W czwartek o godz. 11 przed siedzibą Ministerstwa Rolnictwa i Rozwoju Wsi rozpoczął się protest branży rolniczej. Manifestacja dotyczy decyzji o przekazaniu ziemi i stad zwierząt do spółek Skarbu Państwa.
Protest rolników w stolicy
Organizatorzy protestu, czyli Związek Zawodowy Pracowników Rolnictwa w RP i Związek Zawodowy Organizacji Top Farms, podkreślają, że protest ma być nie tylko manifestacją niezadowolenia, ale przede wszystkim apelem o konstruktywny dialog z władzami i opracowanie realnych działań wspierających polską produkcję rolną.
Rolnicy domagają się konkretów
Rolnicy przyjechali do Warszawy, bo chcą wydłużenia dzierżaw i powrotu do rozmów o utworzeniu Ośrodków Produkcji Rolnej.

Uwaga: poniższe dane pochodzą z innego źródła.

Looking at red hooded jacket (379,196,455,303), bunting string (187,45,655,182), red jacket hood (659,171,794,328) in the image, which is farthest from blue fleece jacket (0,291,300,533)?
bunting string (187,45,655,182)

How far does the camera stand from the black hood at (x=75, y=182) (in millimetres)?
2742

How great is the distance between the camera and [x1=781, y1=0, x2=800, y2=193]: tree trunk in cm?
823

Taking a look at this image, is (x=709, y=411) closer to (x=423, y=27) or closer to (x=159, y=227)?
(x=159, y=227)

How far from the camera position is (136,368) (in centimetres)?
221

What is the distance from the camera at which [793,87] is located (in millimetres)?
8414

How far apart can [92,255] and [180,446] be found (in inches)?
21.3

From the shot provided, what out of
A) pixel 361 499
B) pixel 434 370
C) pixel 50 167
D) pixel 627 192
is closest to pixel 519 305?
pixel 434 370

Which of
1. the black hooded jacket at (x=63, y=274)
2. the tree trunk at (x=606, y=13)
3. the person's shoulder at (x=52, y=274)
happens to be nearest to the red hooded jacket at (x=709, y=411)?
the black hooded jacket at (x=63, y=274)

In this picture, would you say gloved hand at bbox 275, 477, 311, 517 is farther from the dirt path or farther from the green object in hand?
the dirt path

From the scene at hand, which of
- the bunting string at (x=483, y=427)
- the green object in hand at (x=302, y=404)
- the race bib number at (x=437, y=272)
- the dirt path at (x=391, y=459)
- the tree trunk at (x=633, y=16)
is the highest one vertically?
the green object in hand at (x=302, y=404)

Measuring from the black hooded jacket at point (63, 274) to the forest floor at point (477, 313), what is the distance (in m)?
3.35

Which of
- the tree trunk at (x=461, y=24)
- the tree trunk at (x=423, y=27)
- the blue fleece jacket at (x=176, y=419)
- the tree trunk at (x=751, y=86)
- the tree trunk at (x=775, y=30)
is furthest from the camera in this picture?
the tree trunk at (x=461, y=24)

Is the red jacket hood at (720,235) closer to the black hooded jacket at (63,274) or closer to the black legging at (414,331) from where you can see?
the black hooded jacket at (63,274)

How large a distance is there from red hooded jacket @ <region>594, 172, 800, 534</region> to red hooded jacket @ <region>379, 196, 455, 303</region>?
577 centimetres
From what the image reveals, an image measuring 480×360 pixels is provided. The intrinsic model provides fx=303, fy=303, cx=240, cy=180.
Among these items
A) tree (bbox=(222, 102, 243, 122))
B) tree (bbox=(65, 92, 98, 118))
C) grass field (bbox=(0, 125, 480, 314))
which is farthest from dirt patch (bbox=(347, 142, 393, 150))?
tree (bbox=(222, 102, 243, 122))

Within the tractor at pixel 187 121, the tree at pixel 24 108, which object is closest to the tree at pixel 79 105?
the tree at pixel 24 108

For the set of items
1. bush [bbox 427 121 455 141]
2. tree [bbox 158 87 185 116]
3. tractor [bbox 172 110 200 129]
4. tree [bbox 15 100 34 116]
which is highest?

Domagają się przejrzystych przetargów, w których będą mogły wziąć udział wszystkie zainteresowane strony, po spełnieniu ustalonych kryteriów.
Ziemia, o którą walczyły gospodarstwa, trafi ponownie do zasobów spółek Skarbu Państw
Jakiś czas temu minister rolnictwa ogłosił, że ziemia, o którą walczyły gospodarstwa, trafi ponownie do zasobów spółek Skarbu Państwa. Chodzi o stado liczące około 700 krów mlecznych. Spółki Skarbu Państwa – jak podkreślają organizatorzy protestu – nie mają ani zasobów, ani infrastruktury, by przyjąć tak dużą liczbę zwierząt.
Zdaniem rolników, decyzja ministra to ucieczka od odpowiedzialności. Rolnicy ostrzegają, że dalsze zwlekanie oznacza poważne straty zarówno dla gospodarstw, jak i dla całego sektora hodowlanego.
Rolnicy złożą petycję i wezwą ministra do dialogu
Rolnicy chcą w Ministerstwie Rolnictwa złożyć petycję. W imieniu OPZZ i Związku Zawodowego Pracowników Rolnictwa w RP oraz Związku Zawodowego Organizacji Top Farms wezwą ministra do dialogu i poszukiwania rozwiązań. Ich zdaniem tylko szerokie rozmowy z udziałem wszystkich stron mogą zakończyć impas.